ECLI:NL:CRVB:2018:1762
Centrale Raad van Beroep
- Hoger beroep
- Rechtspraak.nl
Verzoek om herziening van uitspraak inzake nabestaandenuitkering
In deze zaak heeft verzoekster, woonachtig in Marokko, een herzieningsverzoek ingediend tegen een eerdere uitspraak van de Raad van 20 december 2016, waarin haar verzet tegen een eerdere uitspraak ongegrond werd verklaard. Het verzoek om herziening is behandeld tijdens een zitting op 1 mei 2018, maar de partijen, waaronder de Sociale Verzekeringsbank (Svb), zijn niet verschenen. De Centrale Raad van Beroep overweegt dat het rechtsmiddel van herziening niet bedoeld is voor een hernieuwde discussie over de zaak of de juistheid van de eerdere uitspraak. Volgens artikel 8:119 van de Algemene wet bestuursrecht kan een onherroepelijke uitspraak alleen worden herzien op basis van feiten en omstandigheden die vóór de uitspraak hebben plaatsgevonden, niet bekend waren bij de indiener en die, indien ze eerder bekend waren geweest, tot een andere uitspraak zouden hebben geleid.
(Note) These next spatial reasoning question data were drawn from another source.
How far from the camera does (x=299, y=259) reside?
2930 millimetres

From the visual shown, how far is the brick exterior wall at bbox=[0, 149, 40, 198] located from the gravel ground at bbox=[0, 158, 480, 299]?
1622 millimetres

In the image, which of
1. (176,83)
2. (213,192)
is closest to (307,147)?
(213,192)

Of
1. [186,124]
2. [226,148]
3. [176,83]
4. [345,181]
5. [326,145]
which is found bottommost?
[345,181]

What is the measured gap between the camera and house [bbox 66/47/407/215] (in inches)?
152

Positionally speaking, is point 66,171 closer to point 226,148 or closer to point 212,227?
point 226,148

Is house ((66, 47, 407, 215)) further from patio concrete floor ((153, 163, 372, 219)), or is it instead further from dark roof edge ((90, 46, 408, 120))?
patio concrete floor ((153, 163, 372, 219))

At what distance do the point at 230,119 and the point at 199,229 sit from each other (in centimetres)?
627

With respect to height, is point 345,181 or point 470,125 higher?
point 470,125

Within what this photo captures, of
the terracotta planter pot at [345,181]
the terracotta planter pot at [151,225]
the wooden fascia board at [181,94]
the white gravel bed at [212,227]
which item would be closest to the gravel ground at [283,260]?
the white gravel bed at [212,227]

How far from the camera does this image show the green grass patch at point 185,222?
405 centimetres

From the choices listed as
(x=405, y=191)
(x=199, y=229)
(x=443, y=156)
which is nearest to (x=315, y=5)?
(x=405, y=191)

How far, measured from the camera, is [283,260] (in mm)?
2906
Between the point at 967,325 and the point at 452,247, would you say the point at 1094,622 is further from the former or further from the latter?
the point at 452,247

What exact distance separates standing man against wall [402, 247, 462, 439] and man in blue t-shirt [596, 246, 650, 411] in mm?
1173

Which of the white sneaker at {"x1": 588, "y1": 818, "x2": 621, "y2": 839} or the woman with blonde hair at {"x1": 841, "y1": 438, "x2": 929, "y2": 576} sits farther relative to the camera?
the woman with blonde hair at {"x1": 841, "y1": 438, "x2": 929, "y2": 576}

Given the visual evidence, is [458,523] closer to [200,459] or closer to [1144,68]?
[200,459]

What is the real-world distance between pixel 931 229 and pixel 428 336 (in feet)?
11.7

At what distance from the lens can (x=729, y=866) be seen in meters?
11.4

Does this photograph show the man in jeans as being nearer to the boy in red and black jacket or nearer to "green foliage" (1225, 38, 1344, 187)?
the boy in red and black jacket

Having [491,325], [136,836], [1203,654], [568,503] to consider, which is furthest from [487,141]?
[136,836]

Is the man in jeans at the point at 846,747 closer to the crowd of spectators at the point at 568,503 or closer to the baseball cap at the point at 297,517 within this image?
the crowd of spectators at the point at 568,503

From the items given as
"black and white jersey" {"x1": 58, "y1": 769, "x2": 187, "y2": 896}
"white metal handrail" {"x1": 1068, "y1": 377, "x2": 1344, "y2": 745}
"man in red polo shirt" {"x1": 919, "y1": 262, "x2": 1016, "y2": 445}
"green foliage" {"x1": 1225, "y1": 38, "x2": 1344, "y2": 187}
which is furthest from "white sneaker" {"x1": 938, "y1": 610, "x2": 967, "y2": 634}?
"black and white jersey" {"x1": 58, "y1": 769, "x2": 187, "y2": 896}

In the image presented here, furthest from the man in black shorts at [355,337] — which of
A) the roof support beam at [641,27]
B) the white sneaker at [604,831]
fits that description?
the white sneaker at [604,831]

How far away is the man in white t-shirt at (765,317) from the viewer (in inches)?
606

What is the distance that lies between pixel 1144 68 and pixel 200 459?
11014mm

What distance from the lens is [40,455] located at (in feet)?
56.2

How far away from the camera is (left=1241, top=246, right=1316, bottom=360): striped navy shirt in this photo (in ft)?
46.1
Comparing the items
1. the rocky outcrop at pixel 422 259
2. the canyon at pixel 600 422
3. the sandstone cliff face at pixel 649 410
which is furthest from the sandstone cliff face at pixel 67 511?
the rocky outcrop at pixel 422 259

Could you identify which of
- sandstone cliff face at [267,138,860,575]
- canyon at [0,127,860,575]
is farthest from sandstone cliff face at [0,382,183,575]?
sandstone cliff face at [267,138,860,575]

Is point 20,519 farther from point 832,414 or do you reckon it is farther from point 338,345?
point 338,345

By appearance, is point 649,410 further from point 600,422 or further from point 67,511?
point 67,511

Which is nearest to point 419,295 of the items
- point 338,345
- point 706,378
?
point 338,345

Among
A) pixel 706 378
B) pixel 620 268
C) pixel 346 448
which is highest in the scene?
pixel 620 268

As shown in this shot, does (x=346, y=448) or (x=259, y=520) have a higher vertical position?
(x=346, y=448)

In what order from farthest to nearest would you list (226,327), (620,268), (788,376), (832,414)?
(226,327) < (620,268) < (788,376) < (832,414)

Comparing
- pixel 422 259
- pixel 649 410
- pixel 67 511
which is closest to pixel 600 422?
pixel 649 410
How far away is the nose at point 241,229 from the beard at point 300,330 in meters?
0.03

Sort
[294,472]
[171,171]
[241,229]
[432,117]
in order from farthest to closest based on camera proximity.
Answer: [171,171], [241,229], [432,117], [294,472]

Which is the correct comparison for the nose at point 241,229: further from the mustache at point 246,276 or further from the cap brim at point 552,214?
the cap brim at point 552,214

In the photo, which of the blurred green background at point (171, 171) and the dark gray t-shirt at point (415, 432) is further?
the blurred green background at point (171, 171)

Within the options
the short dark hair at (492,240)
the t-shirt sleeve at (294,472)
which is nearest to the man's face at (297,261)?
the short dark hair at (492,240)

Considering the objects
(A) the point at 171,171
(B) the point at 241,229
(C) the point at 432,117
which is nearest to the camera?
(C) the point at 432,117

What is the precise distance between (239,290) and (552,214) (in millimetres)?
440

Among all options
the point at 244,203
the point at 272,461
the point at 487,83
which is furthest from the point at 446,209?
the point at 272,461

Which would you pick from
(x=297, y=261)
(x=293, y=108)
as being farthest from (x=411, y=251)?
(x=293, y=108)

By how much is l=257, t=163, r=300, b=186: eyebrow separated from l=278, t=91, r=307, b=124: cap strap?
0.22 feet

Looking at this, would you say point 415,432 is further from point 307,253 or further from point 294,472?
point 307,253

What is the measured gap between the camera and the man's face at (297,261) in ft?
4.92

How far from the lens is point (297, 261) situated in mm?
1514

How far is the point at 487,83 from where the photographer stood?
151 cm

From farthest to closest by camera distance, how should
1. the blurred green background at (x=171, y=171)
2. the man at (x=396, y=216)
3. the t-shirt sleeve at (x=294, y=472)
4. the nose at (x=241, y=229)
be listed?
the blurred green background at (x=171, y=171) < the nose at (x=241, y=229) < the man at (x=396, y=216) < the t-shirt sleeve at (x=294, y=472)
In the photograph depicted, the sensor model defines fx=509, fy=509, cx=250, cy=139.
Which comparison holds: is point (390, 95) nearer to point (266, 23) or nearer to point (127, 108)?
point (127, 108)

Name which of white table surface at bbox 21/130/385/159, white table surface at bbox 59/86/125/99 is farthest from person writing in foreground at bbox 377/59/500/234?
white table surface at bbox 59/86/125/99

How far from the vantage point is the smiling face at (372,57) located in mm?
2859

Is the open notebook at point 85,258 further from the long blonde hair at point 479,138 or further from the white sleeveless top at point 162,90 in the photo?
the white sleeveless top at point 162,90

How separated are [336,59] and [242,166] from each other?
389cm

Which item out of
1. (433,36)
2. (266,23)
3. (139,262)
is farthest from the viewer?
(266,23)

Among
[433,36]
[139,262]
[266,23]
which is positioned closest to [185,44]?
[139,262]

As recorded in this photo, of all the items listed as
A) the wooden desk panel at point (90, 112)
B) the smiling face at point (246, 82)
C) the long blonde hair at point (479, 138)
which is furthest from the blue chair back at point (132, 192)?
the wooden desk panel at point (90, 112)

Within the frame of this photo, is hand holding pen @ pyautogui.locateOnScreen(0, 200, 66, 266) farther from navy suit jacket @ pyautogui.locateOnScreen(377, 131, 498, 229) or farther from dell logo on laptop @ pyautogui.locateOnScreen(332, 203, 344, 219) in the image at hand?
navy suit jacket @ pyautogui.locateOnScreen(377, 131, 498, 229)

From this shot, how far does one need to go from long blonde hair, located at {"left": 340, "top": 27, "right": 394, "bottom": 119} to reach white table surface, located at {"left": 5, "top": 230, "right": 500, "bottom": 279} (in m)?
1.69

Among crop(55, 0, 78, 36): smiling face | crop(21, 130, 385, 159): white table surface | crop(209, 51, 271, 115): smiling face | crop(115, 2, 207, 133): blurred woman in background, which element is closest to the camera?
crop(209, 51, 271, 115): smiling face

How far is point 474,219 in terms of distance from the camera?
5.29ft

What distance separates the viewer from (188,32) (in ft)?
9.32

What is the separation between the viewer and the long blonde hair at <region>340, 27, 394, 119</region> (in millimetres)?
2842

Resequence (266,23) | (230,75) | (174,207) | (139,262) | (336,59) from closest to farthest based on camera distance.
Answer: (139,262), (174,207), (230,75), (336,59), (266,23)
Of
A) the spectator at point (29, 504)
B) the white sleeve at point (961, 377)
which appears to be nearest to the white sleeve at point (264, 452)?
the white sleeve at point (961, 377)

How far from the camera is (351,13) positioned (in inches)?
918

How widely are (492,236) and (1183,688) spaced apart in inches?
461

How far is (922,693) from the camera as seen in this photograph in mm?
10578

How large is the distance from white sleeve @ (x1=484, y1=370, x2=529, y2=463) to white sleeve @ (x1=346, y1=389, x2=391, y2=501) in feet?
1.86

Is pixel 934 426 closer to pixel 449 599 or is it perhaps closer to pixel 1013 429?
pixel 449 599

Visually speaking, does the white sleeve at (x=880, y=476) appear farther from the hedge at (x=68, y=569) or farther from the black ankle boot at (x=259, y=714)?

De Raad concludeert dat verzoekster geen nieuw feit of nieuwe omstandigheid heeft aangedragen die aanleiding zou geven tot herziening. Daarom wordt het verzoek om herziening afgewezen. De uitspraak is gedaan door H.C.P. Venema, in aanwezigheid van N.L. Kuipers als griffier, en is openbaar uitgesproken op 12 juni 2018.